Personalmente, cosa le sta insegnando questa emergenza?

La dico così: mi è apparso più evidente che se non includo la morte nella mia vita non vivrò. Che non posso rimuoverla. E che se voglio chiamarla sorella, la morte, devo trovarci un senso profondo. La morte sfida la mia vita. Ma non nel senso di vittoria o sconfitta: o diventi di più quello che sei o lo diventi meno. Poi un’altra cosa. Io vivo in una piccola comunità di famiglie: ringrazio Dio di aver visto i figli reagire con intelligenza. Ho imparato che i ragazzi hanno molto, dentro il cuore, se sono sfidati da cose grandi. I miei tre figli, il quarto non vive con noi, hanno reagito molto bene. Questo mi ha dato molta fiducia. Non sono degli “sdraiati”, ecco. Li ho visti far da mangiare, darsi da fare per la madre che stava male, darsi da fare per gli altri, pulire, andare a fare la legna, usare l’ironia. Cerco di volere molto bene alle nuove generazioni… forse anche perché c’è molta gente che ha voluto bene a me quando ero piccolo. Bisogna avere il coraggio di sfidarli i giovani, perché la vita è un dramma che ti sfida. Per questo mi arrabbio quando vedo sistemi educativi binari che separano il tempo della responsabilità dal tempo dell’apprendimento. È un errore enorme.

E il più grande errore del “vecchio mondo”, ammesso che ce ne sarà uno nuovo?

L’aver separato il visibile dall’invisibile e l’aver separato il tempo dall’eternità. L’uomo è un essere tempiterno e la realtà è fatta di visibile e invisibile. Io sono stupito dai miei fratelli credenti. Noi questo nel “Credo” lo diciamo ma non sappiamo quello che diciamo. Non diciamo “creatore di tutte le cose visibili e invisibili”? Ma noi non ci crediamo più. Crediamo che le cose invisibili siano quelle che prima o poi al microscopio diventeranno visibili. Ma non è così. Il grande peccato da cui proveniamo è la separazione. Diavolo, “diaballo”, vuol dire separatore. Symballo vuol dire ciò che unisce. Noi abbiamo bisogno di azioni simboliche, di pensieri simbolici, di parole simboliche. La parola “simbolo” oggi è rubricata come “significato”, “segno”. Invece il simbolo è vivente. La parola è simbolica, l’azione è simbolica. Abbiamo bisogno di azioni politiche simboliche, di azioni economiche simboliche, di azioni spirituali simboliche, di azioni culturali, simboliche. Qui siamo molto miseri, molto scoperti. Corriamo dietro alle procedure, ai processi, all’analisi. Questo è il grande peccato. Non perché le procedure, i processi e le analisi non siano importanti, ma non possono essere l’unico sguardo sulla realtà.

- Dati da esaminare:
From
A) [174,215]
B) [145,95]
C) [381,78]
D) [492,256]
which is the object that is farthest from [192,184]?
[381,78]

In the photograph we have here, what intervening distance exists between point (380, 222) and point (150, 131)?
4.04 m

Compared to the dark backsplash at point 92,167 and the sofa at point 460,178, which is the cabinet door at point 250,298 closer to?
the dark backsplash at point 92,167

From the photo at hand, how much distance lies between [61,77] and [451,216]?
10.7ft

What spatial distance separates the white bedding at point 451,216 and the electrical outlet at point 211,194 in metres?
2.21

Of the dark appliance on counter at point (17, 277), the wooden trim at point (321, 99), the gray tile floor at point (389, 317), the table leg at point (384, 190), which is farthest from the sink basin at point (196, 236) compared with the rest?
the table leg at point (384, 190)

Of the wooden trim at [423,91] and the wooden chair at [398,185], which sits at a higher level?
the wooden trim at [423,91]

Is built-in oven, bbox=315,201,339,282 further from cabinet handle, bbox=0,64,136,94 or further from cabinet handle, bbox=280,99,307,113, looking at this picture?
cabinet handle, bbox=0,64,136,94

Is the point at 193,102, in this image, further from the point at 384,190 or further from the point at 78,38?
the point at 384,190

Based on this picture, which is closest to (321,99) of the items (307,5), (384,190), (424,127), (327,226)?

- Dettagli del compito:
Riscrivi come elenco puntato il paragrafo dell'estratto che inizia con «L'aver separato il visibile», mantenendone i fatti principali.

- La tua soluzione:
- Il più grande errore del "vecchio mondo" è aver separato il visibile dall'invisibile e il tempo dall'eternità.
- L'uomo è un essere tempiterno e la realtà è fatta di visibile e invisibile.
- I credenti dicono nel "Credo" «creatore di tutte le cose visibili e invisibili», ma non ci credono più. Pensano che l'invisibile prima o poi diventerà visibile al microscopio.
- Il grande peccato da cui si proviene è la separazione: "diaballo", da cui "diavolo", significa separatore, mentre "symballo" indica ciò che unisce.
- Oggi il simbolo è ridotto a "significato" o "segno", ma è vivente.
- Servono azioni, pensieri e parole simboliche anche in politica, economia, spiritualità e cultura. In questo si è molto miseri e scoperti.
- Si corre dietro a procedure, processi e analisi. Sono importanti, ma non possono essere l'unico sguardo sulla realtà.